8. Weight Loss and Healthy Living is a Mental and Physical Choice
I cannot stress this enough. If you do not change your attitude to a healthy, positive mind-set you will not be able to lose weight, and keep the weight off. You have to develop a relationship between your mind and your body in order to make permanent changes. The relationship between you and your body is the most important and long-lasting relationship you will ever have.
9. Your Lab Tests Should Be In Optimal Ranges
Autoimmune patient or not, proper blood work and optimal ranges is extremely important and is a huge factor in losing or maintaining weight. As a thyroid patient, I understand the importance of good blood work. Without optimal levels I would still be gaining weight rapidly, and my symptoms would continue to get worse and worse. Part of living a healthy lifestyle means taking responsibility for your health. See a doctor, a practitioner or holistic, naturopathic doctor, just be sure to find someone who listens to you.

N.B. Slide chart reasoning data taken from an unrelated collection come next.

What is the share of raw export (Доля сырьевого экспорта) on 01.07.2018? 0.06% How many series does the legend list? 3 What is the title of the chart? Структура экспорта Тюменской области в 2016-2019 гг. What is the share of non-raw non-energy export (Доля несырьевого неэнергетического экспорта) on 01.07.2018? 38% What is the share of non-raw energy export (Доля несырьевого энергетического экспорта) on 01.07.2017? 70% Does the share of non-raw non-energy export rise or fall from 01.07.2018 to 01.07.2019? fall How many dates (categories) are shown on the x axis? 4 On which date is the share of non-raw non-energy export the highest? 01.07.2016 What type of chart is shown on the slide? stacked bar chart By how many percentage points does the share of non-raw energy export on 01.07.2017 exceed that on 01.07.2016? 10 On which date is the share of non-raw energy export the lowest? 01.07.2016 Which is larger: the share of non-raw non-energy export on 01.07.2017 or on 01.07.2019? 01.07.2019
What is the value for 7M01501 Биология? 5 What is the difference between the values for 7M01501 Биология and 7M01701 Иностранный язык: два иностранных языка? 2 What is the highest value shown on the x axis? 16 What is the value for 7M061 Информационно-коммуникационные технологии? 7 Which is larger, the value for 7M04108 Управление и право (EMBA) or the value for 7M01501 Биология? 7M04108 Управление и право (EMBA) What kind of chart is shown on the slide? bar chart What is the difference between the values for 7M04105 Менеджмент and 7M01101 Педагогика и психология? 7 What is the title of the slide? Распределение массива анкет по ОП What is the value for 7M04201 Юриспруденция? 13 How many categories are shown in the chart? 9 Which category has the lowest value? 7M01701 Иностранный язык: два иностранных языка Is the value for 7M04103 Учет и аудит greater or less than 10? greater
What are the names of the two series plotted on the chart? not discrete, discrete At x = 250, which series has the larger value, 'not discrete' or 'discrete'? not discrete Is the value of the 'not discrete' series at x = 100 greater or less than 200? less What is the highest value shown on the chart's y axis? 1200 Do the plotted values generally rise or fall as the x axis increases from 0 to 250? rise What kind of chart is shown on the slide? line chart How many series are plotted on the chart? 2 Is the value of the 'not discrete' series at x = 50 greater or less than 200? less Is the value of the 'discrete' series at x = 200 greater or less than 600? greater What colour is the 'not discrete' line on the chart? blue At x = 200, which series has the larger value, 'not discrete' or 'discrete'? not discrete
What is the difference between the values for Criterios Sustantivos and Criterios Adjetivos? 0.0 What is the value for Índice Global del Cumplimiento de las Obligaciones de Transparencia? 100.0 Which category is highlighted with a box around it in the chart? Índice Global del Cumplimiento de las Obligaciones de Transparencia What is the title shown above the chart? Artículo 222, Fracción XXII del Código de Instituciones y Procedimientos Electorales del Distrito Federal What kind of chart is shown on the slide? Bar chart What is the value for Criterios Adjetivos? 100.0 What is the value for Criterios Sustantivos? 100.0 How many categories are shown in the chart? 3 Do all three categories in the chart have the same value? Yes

10. The Lifestyle Plan That Works For Me
Here is a look into how I lost and maintain my weight in a healthy way. When I was fourteen years old I weighed 209 pounds. I was fatigued and miserable most of the time. I had horrible acne, hormonal issues and mood problems. Finally, after years of trying I gave up wheat and gluten against my doctors wishes. I didn’t eat gluten-free alternatives other than the occasional rice cracker. After about eight months I had lost 87 pounds. Once I started eating more gluten alternatives like rice pasta, gluten-free bread and crackers I had gained about 10 pounds back. However, I found my weight rather maintainable. Fast-forward to last-year I had gained an additional fifteen pounds, and it did not seem to be stopping. In order to maintain my weight I had to starve for days at a time, drinking only smoothies and eating minimal amounts of fruit. I knew it was time for another change. I now eat a mostly primal/paleo lifestyle. I eat lots of berries, meats, raw, goat’s dairy, nuts, nut milk, seeds, and vegetables. I eat foods high in protein and naturally occurring fats, keeping me full and satisfied all day. I eat very minimal amounts of sugar, no refined sugars at all. I do not eat any grains other than complex grains like quinoa, and I do not eat any cow’s dairy or soy products. Since beginning this lifestyle less than six months ago, I have lost twenty-five pounds and feel fantastic. My symptoms have decreased dramatically and I finally feel like me again. As I have mentioned above, finding a lifestyle that works for you is essential to losing and maintaining your weight. Listening to your body is the number one thing you can do for your health.
Thanks for reading! Everything that has happened in your life has led you to this moment.